I suppose if you turned the magnetic fields on and off, you'd generate a square wave, while a generator creates a sine wave, but both create good old electricity.

 

[ZapperZ]

I suppose if you turned the magnetic fields on and off, you'd generate a square wave, while a generator creates a sine wave,

Er.. you do?

The current generated in the coils would be proportional to the rate of flux across the coils' area, i.e. \frac{d\Phi}{dt}. So if you have a sine wave, the time derivative of that would also be a sinusoidal wave with a phase shift (ignoring self induction).

Zz.

 

[WhyIsItSo]

Er.. you do?

The current generated in the coils would be proportional to the rate of flux across the coils' area, i.e. \frac{d\Phi}{dt}. So if you have a sine wave, the time derivative of that would also be a sinusoidal wave with a phase shift (ignoring self induction).

Which part are you talking about?

In the hypothetical scenario where a magnetic field was either on or off, and oscillated between these states at a high enough frequency, would that not generate a square wave?

If referring to my comment about a generator, do they not create a sine wave? Is not a sine wave sinusoidal?

 

[ZapperZ]

Which part are you talking about?

In the hypothetical scenario where a magnetic field was either on or off, and oscillated between these states at a high enough frequency, would that not generate a square wave?

If referring to my comment about a generator, do they not create a sine wave?

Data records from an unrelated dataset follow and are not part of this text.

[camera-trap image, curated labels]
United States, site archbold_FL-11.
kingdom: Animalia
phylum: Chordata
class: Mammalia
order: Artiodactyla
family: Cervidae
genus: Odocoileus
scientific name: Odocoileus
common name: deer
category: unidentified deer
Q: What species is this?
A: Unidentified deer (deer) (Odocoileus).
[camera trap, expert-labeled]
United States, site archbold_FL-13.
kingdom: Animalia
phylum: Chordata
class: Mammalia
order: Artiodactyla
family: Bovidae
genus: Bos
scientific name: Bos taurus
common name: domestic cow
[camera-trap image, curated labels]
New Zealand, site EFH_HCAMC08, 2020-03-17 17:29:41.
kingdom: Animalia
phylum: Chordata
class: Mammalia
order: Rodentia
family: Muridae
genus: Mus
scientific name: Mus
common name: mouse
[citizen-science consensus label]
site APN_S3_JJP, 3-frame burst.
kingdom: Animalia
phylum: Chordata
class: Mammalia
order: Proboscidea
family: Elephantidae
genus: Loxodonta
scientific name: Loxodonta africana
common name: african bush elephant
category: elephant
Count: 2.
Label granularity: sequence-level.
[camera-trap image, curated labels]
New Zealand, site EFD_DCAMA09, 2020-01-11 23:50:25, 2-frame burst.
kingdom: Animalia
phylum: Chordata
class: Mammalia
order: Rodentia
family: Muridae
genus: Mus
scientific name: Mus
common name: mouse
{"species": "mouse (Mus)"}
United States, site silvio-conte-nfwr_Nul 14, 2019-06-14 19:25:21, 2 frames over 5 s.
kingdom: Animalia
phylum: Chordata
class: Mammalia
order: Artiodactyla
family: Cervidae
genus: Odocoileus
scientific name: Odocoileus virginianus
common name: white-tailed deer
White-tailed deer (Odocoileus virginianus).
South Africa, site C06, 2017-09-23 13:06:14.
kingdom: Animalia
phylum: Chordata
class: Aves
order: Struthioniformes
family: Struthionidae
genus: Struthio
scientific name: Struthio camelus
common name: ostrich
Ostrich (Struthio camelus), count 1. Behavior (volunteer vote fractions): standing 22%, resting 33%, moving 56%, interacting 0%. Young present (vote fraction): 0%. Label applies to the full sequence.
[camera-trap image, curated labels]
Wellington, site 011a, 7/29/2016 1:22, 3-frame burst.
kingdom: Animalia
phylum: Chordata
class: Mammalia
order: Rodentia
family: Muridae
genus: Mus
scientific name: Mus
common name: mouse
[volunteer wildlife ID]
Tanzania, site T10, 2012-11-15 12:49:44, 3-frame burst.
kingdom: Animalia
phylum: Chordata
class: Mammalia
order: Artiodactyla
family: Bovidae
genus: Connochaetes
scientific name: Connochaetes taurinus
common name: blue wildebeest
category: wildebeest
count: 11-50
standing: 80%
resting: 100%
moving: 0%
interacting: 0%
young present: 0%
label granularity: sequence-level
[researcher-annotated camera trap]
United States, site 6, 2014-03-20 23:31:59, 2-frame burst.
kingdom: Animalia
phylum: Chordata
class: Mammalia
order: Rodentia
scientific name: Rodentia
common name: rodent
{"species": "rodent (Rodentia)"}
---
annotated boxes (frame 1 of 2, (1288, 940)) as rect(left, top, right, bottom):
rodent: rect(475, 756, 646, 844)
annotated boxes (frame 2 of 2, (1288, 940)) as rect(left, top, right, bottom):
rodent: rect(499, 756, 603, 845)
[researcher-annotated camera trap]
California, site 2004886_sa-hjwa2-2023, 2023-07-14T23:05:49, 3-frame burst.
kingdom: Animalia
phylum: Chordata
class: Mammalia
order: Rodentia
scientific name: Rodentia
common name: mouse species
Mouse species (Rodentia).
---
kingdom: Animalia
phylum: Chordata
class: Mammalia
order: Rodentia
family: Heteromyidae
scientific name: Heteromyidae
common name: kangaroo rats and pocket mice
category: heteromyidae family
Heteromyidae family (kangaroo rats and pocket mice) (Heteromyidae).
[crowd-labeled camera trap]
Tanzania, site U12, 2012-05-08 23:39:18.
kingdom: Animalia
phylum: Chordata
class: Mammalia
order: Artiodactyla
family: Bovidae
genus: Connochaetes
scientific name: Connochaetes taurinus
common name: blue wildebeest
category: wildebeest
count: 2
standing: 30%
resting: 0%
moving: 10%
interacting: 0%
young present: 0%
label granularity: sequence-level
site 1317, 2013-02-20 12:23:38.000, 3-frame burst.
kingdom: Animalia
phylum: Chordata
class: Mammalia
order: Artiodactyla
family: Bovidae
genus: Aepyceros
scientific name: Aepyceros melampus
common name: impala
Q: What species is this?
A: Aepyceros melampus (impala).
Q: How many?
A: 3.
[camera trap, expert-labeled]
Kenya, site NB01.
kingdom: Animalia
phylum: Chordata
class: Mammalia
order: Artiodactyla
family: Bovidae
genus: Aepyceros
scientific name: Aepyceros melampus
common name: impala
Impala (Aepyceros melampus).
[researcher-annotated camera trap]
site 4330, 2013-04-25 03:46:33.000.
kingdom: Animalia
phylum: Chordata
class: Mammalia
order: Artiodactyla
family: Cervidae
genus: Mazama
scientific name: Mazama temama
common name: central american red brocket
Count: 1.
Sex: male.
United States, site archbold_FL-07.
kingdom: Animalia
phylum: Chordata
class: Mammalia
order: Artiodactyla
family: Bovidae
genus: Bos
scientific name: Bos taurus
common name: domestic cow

Is not a sine wave sinusoidal?

Oh, sorry. I misread your statement. I thought you said that if the generator of the external field has a square wave, the induced current can still be sinusoidal.

Oy.. that's what I get for dipping my nose into more than a few threads at a time.

Zz.

 

[phun]

I think you'd get a train of delta functions (pulses) of electricity that way.

 

[leright]

I think you'd get a train of delta functions (pulses) of electricity that way.

This is true. The emf induced in the coil, and thus the current in the coil, is proportional to the rate of change of the magnetic flux through the coil. Well, if you are able to "immediately" switch the B-field between on and off states, the rate of change is infinity and this occurs in a no time, which would mean an infinite current for a time period of zero. This is modeled by a train of dirac delta functions. Practically, however, there would be a very large rate of change in the flux over a very small finite time period, which would produce very large spikes of current that occur over very small time periods, similar to the ideality of the delta function, but with finite height and width.

BTW, recall that the derivative of the unit step function is the delta function, and the derivative of the square wave is a delta pulse train function, which is intuitively obvious.

 

[leright]

Also, to add, the pulses will alternate in sign. When you switch the field from the off position to the on position you will get a pulse current in one direction (which we'll call positive), and then when you switch from on to off, you will get a pulse current in the opposite direction (which we'll call positive.)

keep in mind these pulses are not square waves, but approximations to the dirac delta function.

 

[NoTime]

I'm not familiar with the dirac delta function.

But, a square wave can be treated as the sum of a collection of sine waves.
How square the wave is depends on highest sine frequency that can be included in the collection.
The corners start to round as you truncate the collection.